Au chapitre des violences psychologiques figurent les pressions exercées sur les enfants, parfois par des parents fascinés par le monde du spectacle et les bénéfices financiers possibles. Les médecins du CMB citent deux cas. Celui du choix d'une fillette pour un rôle d'anorexique, une enfant d'ailleurs trop jeune par rapport à la description classique de l'anorexie ; entre deux petites filles, les médecins ont poussé la production à choisir la moins vulnérable. Ils sont de même intervenus alors qu'une mère était prête à faire encore grossir son enfant déjà obèse, mais pas assez aux yeux du réalisateur. Il a été décidé que l'enfant ferait un régime sérieux après le tournage mais qu'on ne « l'engraisserait » pas pour le film.
Les scènes liées à la sexualité font bien sûr l'objet d'un examen attentif. Le principe de base : pas de nu ni de scène d'amour en dessous de 16 ans. Mais, notent les médecins, la pédophilie est un thème à la mode. Ils ont dû intervenir, avec décision d'inaptitude, pour un film avec des images de nécrophilie. Et pour une pièce sur le même thème, ils ont demandé une modification du rôle.
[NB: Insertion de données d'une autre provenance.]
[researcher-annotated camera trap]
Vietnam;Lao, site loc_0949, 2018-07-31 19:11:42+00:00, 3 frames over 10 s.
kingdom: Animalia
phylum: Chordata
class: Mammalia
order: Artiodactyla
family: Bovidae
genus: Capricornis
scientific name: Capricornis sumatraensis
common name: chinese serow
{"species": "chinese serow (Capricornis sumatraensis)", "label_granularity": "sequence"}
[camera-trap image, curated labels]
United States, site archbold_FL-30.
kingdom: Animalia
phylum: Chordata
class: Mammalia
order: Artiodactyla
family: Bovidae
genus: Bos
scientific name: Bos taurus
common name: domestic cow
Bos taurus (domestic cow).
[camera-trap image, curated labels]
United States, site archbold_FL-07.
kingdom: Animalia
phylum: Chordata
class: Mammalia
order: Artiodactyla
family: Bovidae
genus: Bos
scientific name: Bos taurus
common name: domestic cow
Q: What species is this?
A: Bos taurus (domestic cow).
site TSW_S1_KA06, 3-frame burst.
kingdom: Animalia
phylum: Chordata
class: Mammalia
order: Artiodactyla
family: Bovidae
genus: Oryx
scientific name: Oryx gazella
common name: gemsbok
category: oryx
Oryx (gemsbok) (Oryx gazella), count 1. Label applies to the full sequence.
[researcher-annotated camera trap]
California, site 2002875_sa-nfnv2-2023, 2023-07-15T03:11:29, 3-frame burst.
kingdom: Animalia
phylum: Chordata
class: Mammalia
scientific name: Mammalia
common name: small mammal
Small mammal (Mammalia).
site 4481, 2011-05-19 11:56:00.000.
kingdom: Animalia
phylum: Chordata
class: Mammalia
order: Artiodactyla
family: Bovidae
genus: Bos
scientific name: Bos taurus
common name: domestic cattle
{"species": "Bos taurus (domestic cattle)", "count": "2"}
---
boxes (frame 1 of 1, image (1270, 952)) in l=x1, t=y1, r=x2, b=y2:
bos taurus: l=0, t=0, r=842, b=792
Parfois, l'appréciation de l'aptitude est plus subtile. Dans un court métrage récent, une fillette de 8 ans est amoureuse de son père et déteste sa mère handicapée. Le pédopsychiatre a lu le texte avec l'enfant en lui parlant de « Peau d'âne » et des difficultés de communication du père.
Enfin, les médecins du centre médical de la Bourse s'interrogent sur le retentissement à moyen ou long terme, sur lequel ils préparent une étude, avec la collaboration de pédopsychiatres. L'enfant fait la part entre fiction et réalité vers 8-10 ans, notent-ils. Au-dessous de cet âge, le danger est plus grand. Un suivi psychiatrique sera utile pour les enfants qui ont joué leur propre mort ou dont le personnage a été victime de violences.
En concluant leur bilan, les médecins évoquent l'accusation de censure qu'on leur oppose parfois. «On doit bien avoir à l'esprit que le CSA* détermine l'aptitudeà voirdes images, d'où l'interdiction aux moins de 10, 12, 16 ou 18ans. Le CMB, lui, détermine l'aptitude de l'enfantà fairedes images, enfant mineur, entouré, sollicité, et souvent vite oublié.»
* Conseil supérieur de l'audiovisuel.